Purification of PSV particles from the cleared lysate was carried out by ultracentrifugation through a 27, 33, and 39% Optiprep step gradient for 5 h at 16 °C at 234,000 rcf at acceleration 9 and deceleration 1. After ultracentrifugation, 0.5 ml gradient fractions were collected in 1.5 ml low-binding tubes and screened for transduction activity in cell culture. For this, aliquots of each gradient fraction were diluted 1:1000 with DMEM supplemented medium and added to 12.5 × 10³ HeLa TK4 cells68. This mixture was prepared in duplicates using 96-well plates further incubated at 37 °C for 2 days in a humidified incubator. Following incubation, PSV-transduced GL is secreted into the medium and its concentration was determined in 10 µl of cell culture medium using the coelenterazine substrate and Gaussia glow juice (PJK, Germany), according to the instructions of the manufacturer. A microplate luminometer (Envision 2101 multi-label reader, PerkinElmer) was used to determine the culture medium associated luminescence after 15 min of substrate addition. Confirmation of PSV-derived transduction was achieved by a combination of polyclonal and monoclonal neutralizing antibodies. PSV infectivity was determined based on the fraction dilution yielding 100-fold higher relative luminescent units (RLU) as compared to its control in the presence of a neutralizing antibody.

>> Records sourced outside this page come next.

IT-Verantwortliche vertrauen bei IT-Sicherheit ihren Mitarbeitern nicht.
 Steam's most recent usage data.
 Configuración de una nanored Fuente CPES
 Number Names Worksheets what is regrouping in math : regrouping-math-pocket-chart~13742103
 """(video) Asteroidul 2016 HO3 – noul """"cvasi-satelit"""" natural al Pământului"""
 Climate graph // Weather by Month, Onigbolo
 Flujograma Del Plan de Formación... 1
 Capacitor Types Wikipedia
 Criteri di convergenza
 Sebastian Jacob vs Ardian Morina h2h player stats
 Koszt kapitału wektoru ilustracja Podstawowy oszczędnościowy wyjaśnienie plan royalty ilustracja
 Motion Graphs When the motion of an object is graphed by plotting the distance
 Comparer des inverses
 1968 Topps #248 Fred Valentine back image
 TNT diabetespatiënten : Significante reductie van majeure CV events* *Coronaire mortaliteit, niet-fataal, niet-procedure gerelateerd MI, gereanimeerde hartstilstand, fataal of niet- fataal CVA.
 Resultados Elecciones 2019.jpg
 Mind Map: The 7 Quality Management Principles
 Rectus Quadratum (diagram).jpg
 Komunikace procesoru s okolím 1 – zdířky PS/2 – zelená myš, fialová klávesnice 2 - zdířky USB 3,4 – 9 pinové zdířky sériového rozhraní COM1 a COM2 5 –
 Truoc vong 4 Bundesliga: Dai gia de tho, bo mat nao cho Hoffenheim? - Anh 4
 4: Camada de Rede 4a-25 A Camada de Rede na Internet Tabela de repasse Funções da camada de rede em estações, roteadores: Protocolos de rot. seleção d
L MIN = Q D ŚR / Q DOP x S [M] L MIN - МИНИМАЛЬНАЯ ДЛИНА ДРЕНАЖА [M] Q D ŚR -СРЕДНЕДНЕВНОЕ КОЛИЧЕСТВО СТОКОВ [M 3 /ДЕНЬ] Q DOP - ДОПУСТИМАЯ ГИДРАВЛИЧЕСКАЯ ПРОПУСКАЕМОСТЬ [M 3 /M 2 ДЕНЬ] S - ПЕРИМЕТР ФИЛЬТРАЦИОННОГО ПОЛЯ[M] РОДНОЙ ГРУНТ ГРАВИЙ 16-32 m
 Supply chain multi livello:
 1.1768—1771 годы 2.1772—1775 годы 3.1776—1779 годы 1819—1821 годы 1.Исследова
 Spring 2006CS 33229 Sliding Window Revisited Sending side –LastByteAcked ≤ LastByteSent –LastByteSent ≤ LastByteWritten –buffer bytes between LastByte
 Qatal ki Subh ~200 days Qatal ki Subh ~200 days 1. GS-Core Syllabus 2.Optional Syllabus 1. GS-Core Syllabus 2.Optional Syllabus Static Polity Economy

The production of furin-cleaved-(fc-) PSV was carried out in a furin-overexpressing 293TTF producer cells45. In brief, PSVs are subjected to maturation in the presence of furin, which proteolytic activity has been demonstrated to be a critical step for HPV infectivity. Furin cleaves L2 at its N-terminus allowing exposure of the targeted cross-neutralization epitopes and further binding to secondary cell receptors before infection. Following purification as described above, the transducibility of fc-PSV particles is then measured in furin-deficient LoVoT reporter cell line, which is permissive to fc-PSV transduction while insensitive to non-cleaved PSV ones.
For the in vivo HPV challenge models, PSV particles carrying a firefly-luciferase (FFL)-encoding plasmid were produced and purified as described above. The intracellular FFL transduction was measured with Beetle-Juice luciferase assay (PJK, Germany), according to the manufacturer’s recommendations.
HPV pseudovirion-based neutralization assay (PBNA)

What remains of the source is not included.